ICGC Alum Book Talk: Shana Ye, “Queer Chimerica: Speculation and the Futur(h)istory of Homopostsocialism”
537 Heller Hall (ICGC)
What’s the relationship between the discourse of queer fluidity and the rise of China since the 1990s? In what ways are queer history and futurity shaped by shifts in global postsocialist conditions? What stories are amplified or sidelined through the performativity and theatricality of queer politics? And what does it mean to write queerness as critical fabulations?
Blending archival work, ethnography, and cultural analysis with memoir, graphic arts, and science fiction, Shana Ye’s Queer Chimerica: A Speculative Auto/Ethnography (2024) unpacks the ways in which the transnational circulation of queer culture, politics, and institutions are structured through the antagonist interdependence of China and the United States. In this talk, the author will share stories about queer party cadres in the Cultural Revolution, tongzhi activism and HIV/AIDS community outreach after the Tiananmen upheaval, feminist artists and digital activists under Xi Jingping’s China, and fictional figures of future empire “Chimerica” to show the messiness of queer memory and world-making. The talk will offer insight into the governmentality of LGBT rights, the rules of legibility and recognition, and the geo- and bio-politics of identity, unveiling the uneven distributions of capital, knowledge, affect, and opportunity that reproduce queer precarity and agency.

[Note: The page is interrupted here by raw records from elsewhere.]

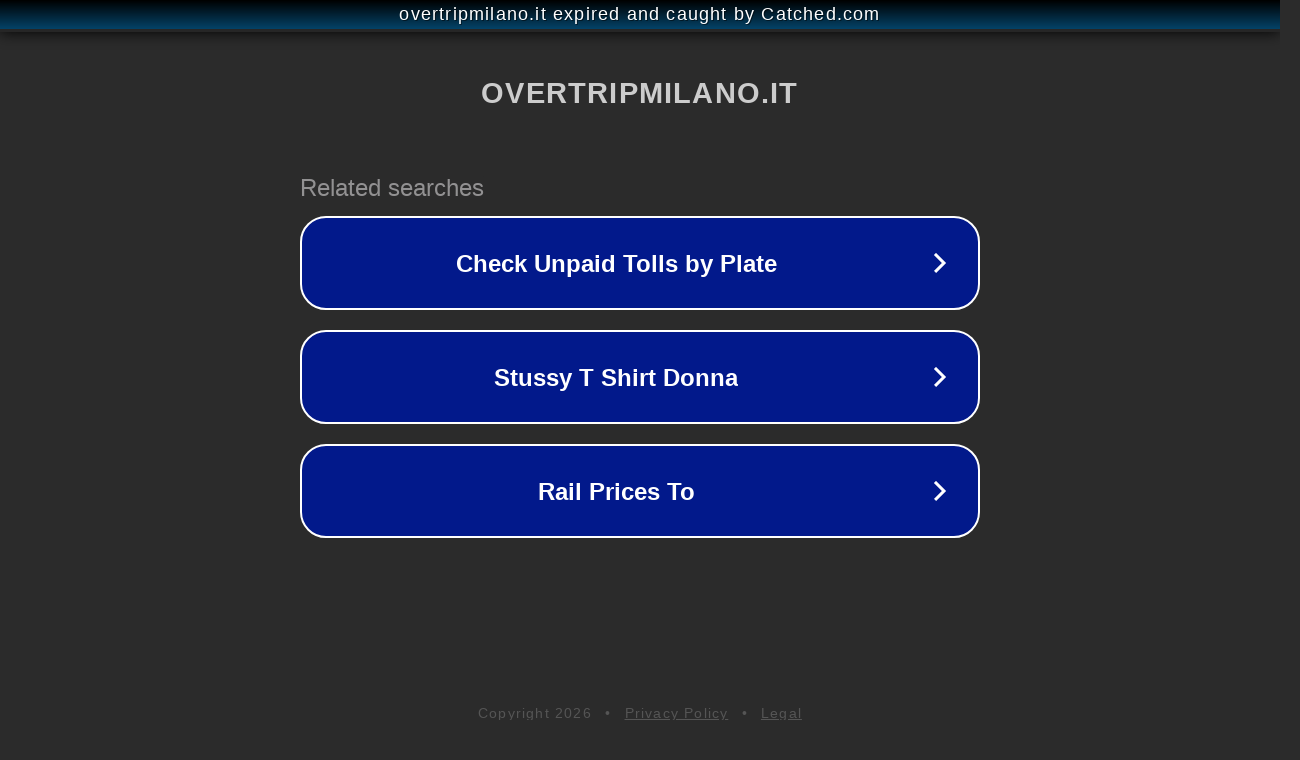

--- FILE ---
content_type: text/html; charset=utf-8
request_url: https://overtripmilano.it/prodotto/kappa-222-banda-annistoni-slim/
body_size: 1106
content:
<!doctype html>
<html data-adblockkey="MFwwDQYJKoZIhvcNAQEBBQADSwAwSAJBANDrp2lz7AOmADaN8tA50LsWcjLFyQFcb/P2Txc58oYOeILb3vBw7J6f4pamkAQVSQuqYsKx3YzdUHCvbVZvFUsCAwEAAQ==_qOLaRZzi/0O+TXSCSoUmi/7HBZv4WFgfpZx6oZwSgaWHkWByBFrsetNXfLZqM+GRST1H9wMc9KKYIZ+YZQ/1DQ==" lang="en" style="background: #2B2B2B;">
<head>
    <meta charset="utf-8">
    <meta name="viewport" content="width=device-width, initial-scale=1">
    <link rel="icon" href="[data-uri]">
    <link rel="preconnect" href="https://www.google.com" crossorigin>
</head>
<body>
<div id="target" style="opacity: 0"></div>
<script>window.park = "[base64]";</script>
<script src="/bvSCYtqFA.js"></script>
</body>
</html>
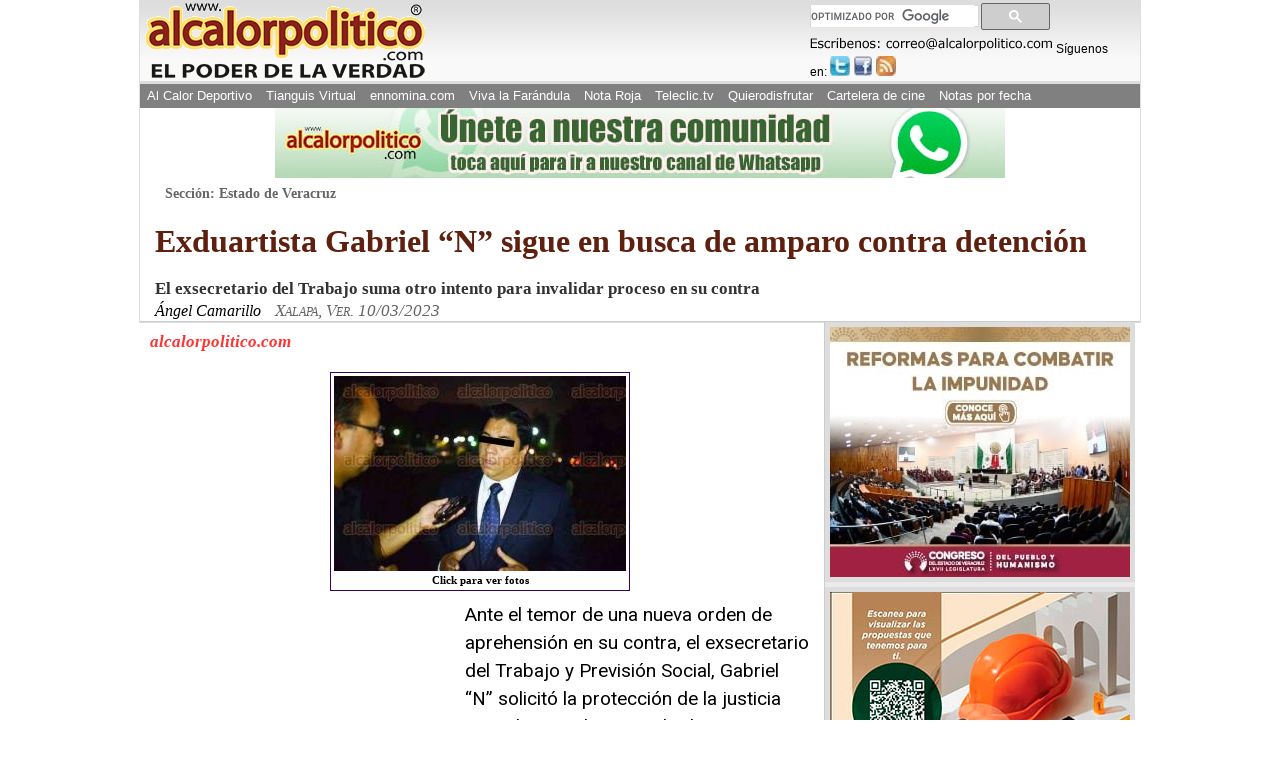

--- FILE ---
content_type: text/html; charset=utf-8
request_url: https://www.google.com/recaptcha/api2/aframe
body_size: 114
content:
<!DOCTYPE HTML><html><head><meta http-equiv="content-type" content="text/html; charset=UTF-8"></head><body><script nonce="v-6uVPRuJlHrFM-W1tYmoA">/** Anti-fraud and anti-abuse applications only. See google.com/recaptcha */ try{var clients={'sodar':'https://pagead2.googlesyndication.com/pagead/sodar?'};window.addEventListener("message",function(a){try{if(a.source===window.parent){var b=JSON.parse(a.data);var c=clients[b['id']];if(c){var d=document.createElement('img');d.src=c+b['params']+'&rc='+(localStorage.getItem("rc::a")?sessionStorage.getItem("rc::b"):"");window.document.body.appendChild(d);sessionStorage.setItem("rc::e",parseInt(sessionStorage.getItem("rc::e")||0)+1);localStorage.setItem("rc::h",'1768646134340');}}}catch(b){}});window.parent.postMessage("_grecaptcha_ready", "*");}catch(b){}</script></body></html>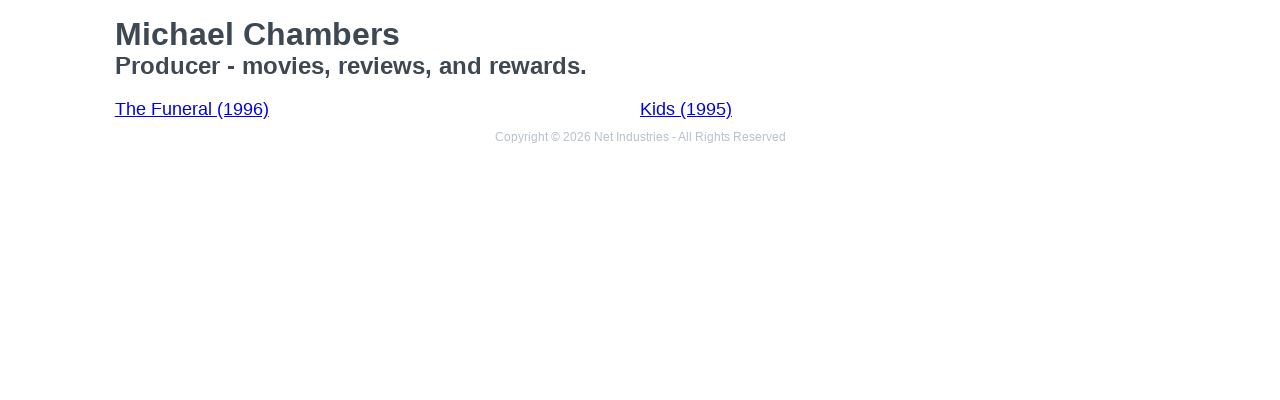

--- FILE ---
content_type: text/html; charset=utf-8
request_url: https://movies.jrank.org/people/41362/Michael-Chambers.html
body_size: 795
content:
<!DOCTYPE html>
<html>
  <head>
    <meta charset="utf-8">
    <meta name="viewport" content="width=device-width, initial-scale=1, shrink-to-fit=no">
    <meta http-equiv="X-UA-Compatible" content="ie=edge">

    <title>Michael Chambers - Producer</title>


    <meta name="google-site-verification" content="0g0QG-qStuIHLWP101ZdTsKcFLvWBAQ8qPLrjgoV_OE" />
    <link href="/index.css?1558671620" rel="stylesheet" type="text/css"></link>
    <script src="/index.js?1558671620" async>
  </head>
  <body class="bg-grey-lightest font-sans leading-normal tracking-normal">
    <!-- Start Quantcast tag -->
<script type="text/javascript">
  _qoptions={
    qacct:"p-cfEKOqUktSyFk"
  };

  (function(){
    var qc = document.createElement('script');
       qc.type = 'text/javascript';
       qc.async = true;
       qc.src = '//edge.quantserve.com/quant.js';
    (document.getElementsByTagName('head')[0]||document.getElementsByTagName('body')[0]).appendChild(qc);
  })();
</script>


    <div class="container mx-auto px-2 xl:w-5/6">
      


<div class="header">
  <h1>Michael Chambers</h1>
  <h2>Producer - movies, reviews, and rewards.</h2>
</div>

<ul class="collection text-lg">
      <li><a href="http://movies.jrank.org/movies/1660722/The-Funeral.html">The Funeral (1996)</a></li>
      <li><a href="http://movies.jrank.org/movies/1652837/Kids.html">Kids (1995)</a></li>
  </ul>

      <p class="text-center text-grey text-xs m-2">Copyright &copy; 2026 Net Industries - All Rights Reserved</p>
    </div>

        <!-- Google Analytics -->
    <script>
    (function(i,s,o,g,r,a,m){i['GoogleAnalyticsObject']=r;i[r]=i[r]||function(){
    (i[r].q=i[r].q||[]).push(arguments)},i[r].l=1*new Date();a=s.createElement(o),
    m=s.getElementsByTagName(o)[0];a.async=1;a.src=g;m.parentNode.insertBefore(a,m)
    })(window,document,'script','https://www.google-analytics.com/analytics.js','ga');

    ga('create', 'UA-161942-14', 'auto');
    ga('send', 'pageview');
    </script>
    <!-- End Google Analytics -->

  </body>
</html>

Co-sponsored by the Department of Gender, Women & Sexuality Studies
Light refreshments will be provided.
About the Speaker
Dr. Shana Ye is associate professor of Women and Gender Studies at University of Toronto Scarborough and in the Women and Gender Studies Institute at the University of Toronto. Her research lies at the intersection of transnational feminism, queer studies, post/socialist studies and theories of affect and trauma. Shana also writes about death, technology and AIs, and speculative fictions.
Weaving together ethnography, history, memoir, science fiction, graphic arts and cultural critique, Shana’s monograph Queer Chimerica: A Speculative Auto/Ethnography of the Cool Child (2024) examines the intersections of queer theory and the rise of China to reveal how queerness is “produced” through the interdependence of China and the United States since the late Cold War. Centering on “impossible” subjects such as sodomites in the Cultural Revolution, rural queer migrants, gay men in HIV/AIDS movements, and LGBT activists in the institutionalization of queer Chinese studies and transnational grassroots queer/feminist activism, Queer Chimerica explores the relationship between the discourse of queer fluidity and capital’s demands for labor flexibility, bringing to the forefront questions of representation, queer mode of knowing, and the sexualized, gendered, and racialized power relations in transnational queer praxis. Check out the book here: https://press.umich.edu/Books/Q/Queer-Chimerica3
Shana’s second book project, Silicon Yellow: Sojourner Colonialism and The Aesthetics of Techno-Chimerica explore the racialized construction of Chineseness in relation to technology, the (in)animate body, and the visualization of geopower. Examining the assemblage of the raw (the yellow earth, poverty, desert and deserted land, sandstorms, etc.) and the synthetic (over-photoshopped femininity, silicon sex toys, doll-like women, copycat, cellphone chips wafers, etc.) that characterizes the aestheticization of Chineseness, this book unpacks the power that enables new form of techno-gentrification, heteropatriarchy, and racial-ethnic extractive capitalism.
Shana is also working on a co-edited book volume on queer archive and several side projects such as on COVID-19 affect and memory, Generative AIs and Digital Afterlife, and Queer Quantum Theory.
Shana sees the goal of feminist education and research as to advance social justice. She is committed not only to increasing LGBTQ visibility in the classroom and professional venues, but also to “queering” the academic institution by challenging its systemic sexism, heteronormativity, classism, ableism and meritocracy through experiential pedagogy and creative methods. Shana holds a PhD in Feminist Studies and in Developmental Studies and Social Change from the University of Minnesota (2017). She has served on the governing boards of Society for Queer Asian Studies (SQAS) affiliated with Association for Asian Studies (AAS) and North American Asian Feminist Collaborative (NAAF) caucus at National Women’s Studies Association (NWSA).